Overview and purpose

To classify tumours based on histology, we match details in the cancer_analysis first with av_tumour, which is considered the main source of truth for tumours, and then hes_apc. The match_rank criteria is as follows:

match_rank meaning
1 Information in cancer_analysis, av_tumour and apc all agree with one another.
2 Information in cancer_analysis and av_tumour agree
3 Information in av_tumour and apc agree
4 Information in cancer_analysis and apc agree
5 There is no linkage between cancer_analysis, av_tumour and apc

Pipeline and logic


  1. A disease_type_translations file created by domain experts consisting of four columns: Study.Abbreviation, Study.Name, gel_ca.disease_type, ICD10, ICD.O.3. Here Study.Abbreviation and Study.Name refer to the TCGA code and corresponding name. gel_ca.disease_type refers to the cancer_analysis disease type that this TCGA code falls under.
  2. The av_tumour LabKey table - This table is needed to find the relevant ICD10 and ICD.O.3 codes for a given participant in cancer_analysis. Based on disease_type_translations, these ICD10 codes and ICD.O.3 codes are then mapped to TCGA codes. There may be multiple rows in av_tumour for a given participant, so the row with diagnosisdatebest closest to tumour_clinical_sample_time is chosen.
  3. The apc LabKey table - For any participants where there is no data for in av_tumour, ICD10 codes are extracted from apc and mapped to possible TCGA codes using 'disease_type_translations' file. Again, there may be multiple rows in apc for a given participant so the row with opdate_01 closest to tumour_clinical_sample_time is chosen.
  4. The most up-to-date cancer_analysis table from LabKey.
  5. The participant list for the Data Release version at hand.


Prepare the data:

  1. Read in cancer_analysis the original cancer_analysis table and keep all the columns.
  2. Read in the whole disease_type_translations
  3. Read in av_tumour and apc. The columns needed are as follows:

    table field use
    av_tumour * participant_id
    * diagnosisdatebest
    av_tumour * site_coded_3char
    * histology_coded
    * histology_coded_desc
    apc * participant_id
    * opdate_01
    apc * diag_01 cross-reference
  4. Filter apc based on diag_01 code. Firstly select all rows that have a diag_01 code containing a 'C'. Then remove any trailing X | - | D | - | A characters. and convert the diag_01 codes to 3 character length. Now av_tumour, apc and 'disease_type_translations' all have 3 character ICD10 codes.

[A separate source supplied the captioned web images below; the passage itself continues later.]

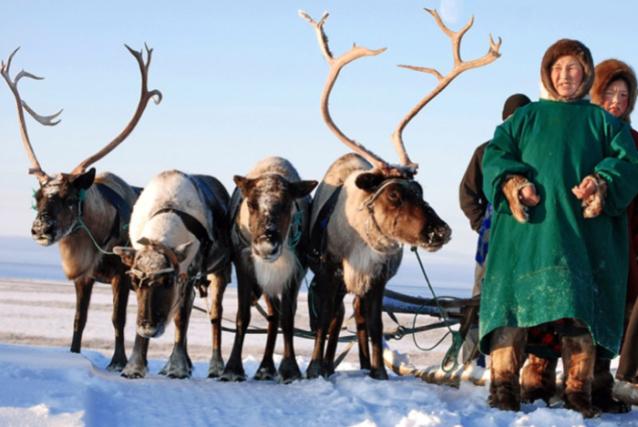 Фото В Коми на соцподдержку оленеводов выделили 5 млн рублей
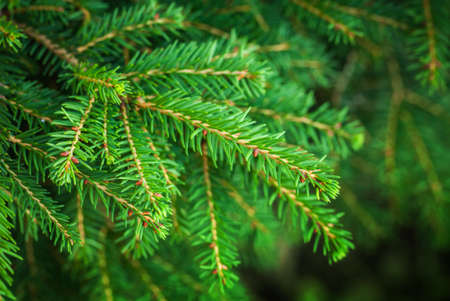 Bright green fir tree branches macro photo with selective focus Stock Photo - 22928913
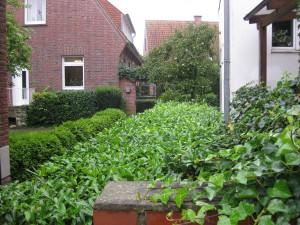 Altenberge 8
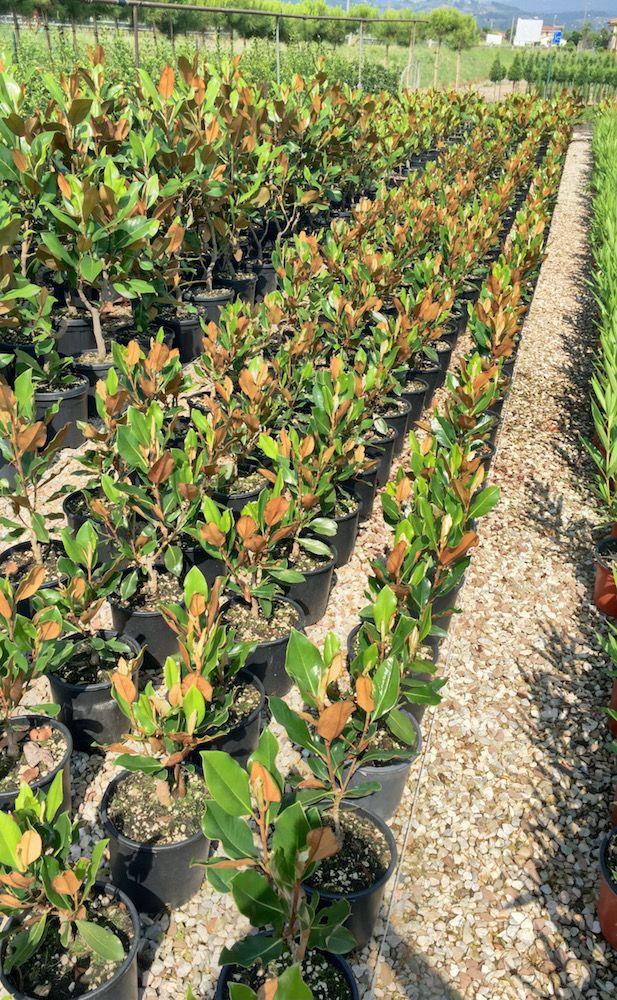 Magnolia Grandiflora Gallisoniensis Compacta - Vendita Piante Online - CompraPiante by Piante Frosini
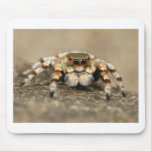 Tarantula Jumping Bird Spider awesome accessories Mouse Pads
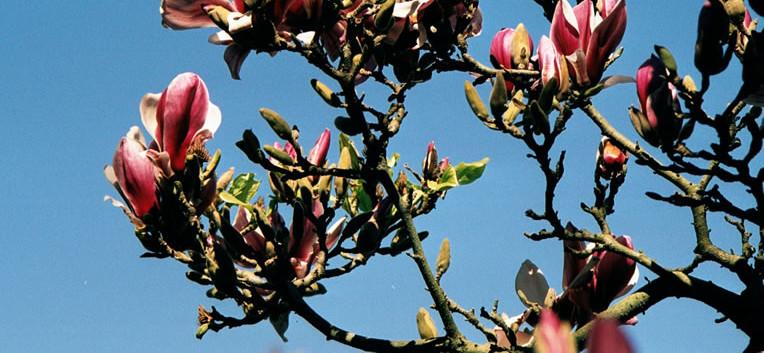 Magnolia x soulangeana 2.jpg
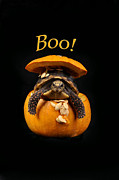 Surprise Framed Prints - Boo Halloween Turtle Framed Print by Rebecca Brittain
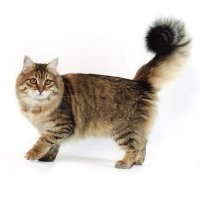 Сибирские кошки. Опыт племенной работы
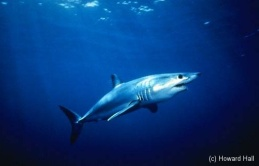 http://njscuba.net/zzz_biology/sharks_shortfin_mako_shark.jpg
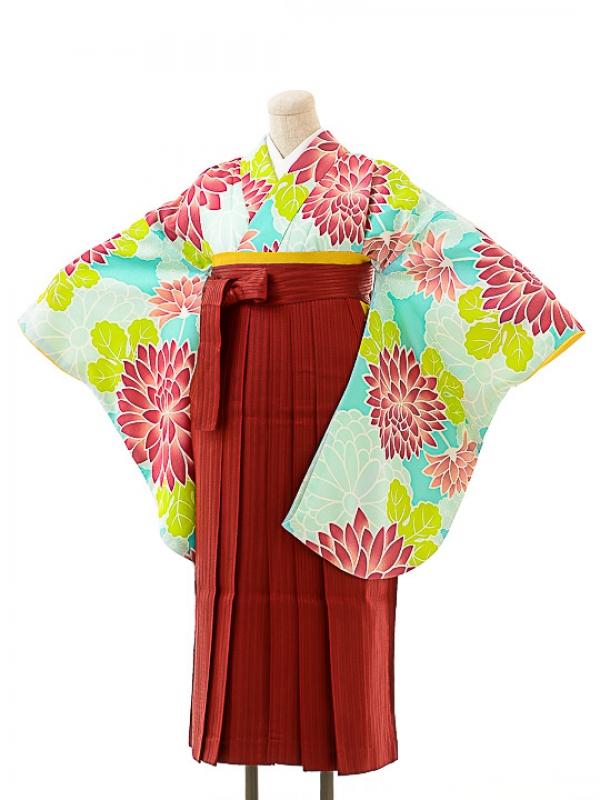 女袴s159京かいらしアクアグリーン/エンジ縞袴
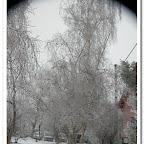 erdő, zúzmara 003.jpg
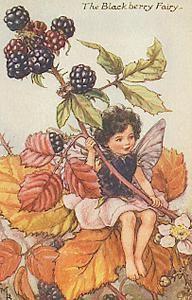 Cicely Mary Barker   The Blackberry Fairy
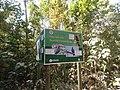 P63 Lawachara National Park, In Moulovibajar, Bangladesh.jpg
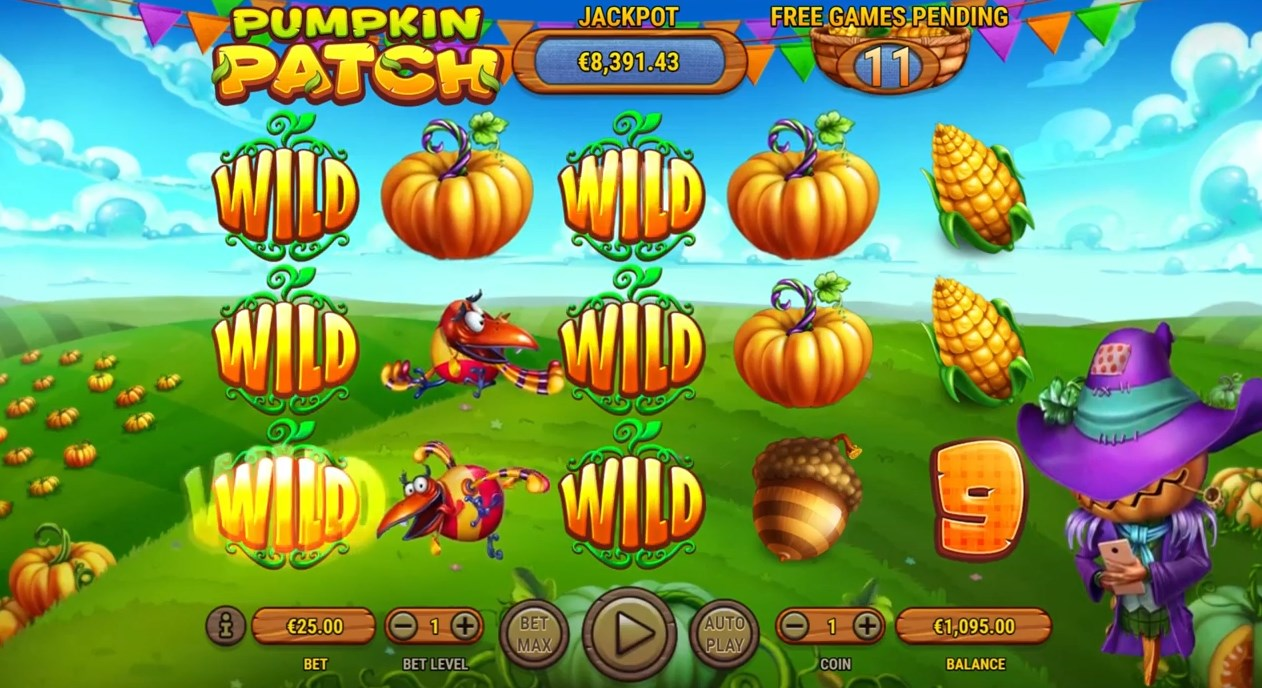 Play without registration Pumpkin Patch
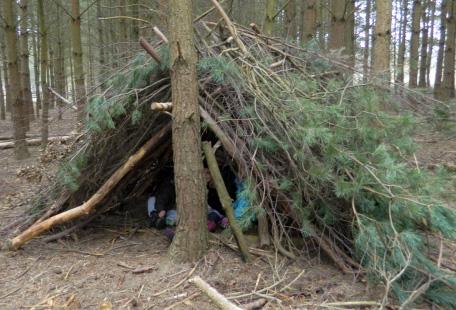 woodland-shelter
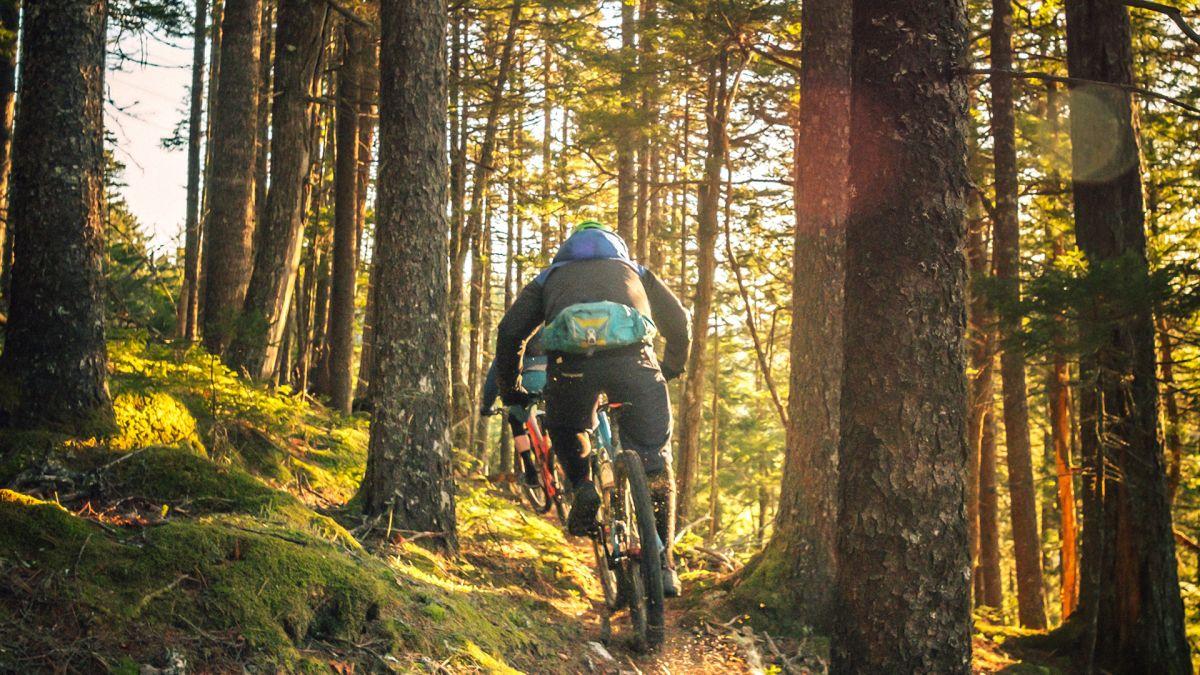 7 most popular UK mountain biking spots revealed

Compare av_tumour and cancer analysis

  1. Join av_tumour to cancer_analysis on participant_id. This provides a table with all the cancer analysis columns plus diagnosisdatebest, site_coded_3char, histology_coded, histology_coded_desc from av_tumour. However there are extra rows for given participants based on multiple rows in av_tumour for that participant.
  2. Create a new column named av_tum.date_difference representing the absolute difference in days between diagnosisdatebest and tumour_clinical_sample_time. Replace any null values with a placeholder value of 100000 days.
  3. For instances where we have multiple rows in av_tumour, select the rows in the joined table with the minimum av_tum.date_difference. This provides a table with the original cancer_analysis data and any data from av_tumour closest to the tumour_clinical_sample_time. Refer to this joined table as 'ca_av_tum'.

Note: Not all the participants in cancer_analysis appear in av_tumour, or there is no ICD10 code and histology_code in av_tumour for some participants in cancer_analysis. These are identifiable by looking at null diagnosisdatebest in 'ca_av_tum' and these are the participants where additional information from apc is required.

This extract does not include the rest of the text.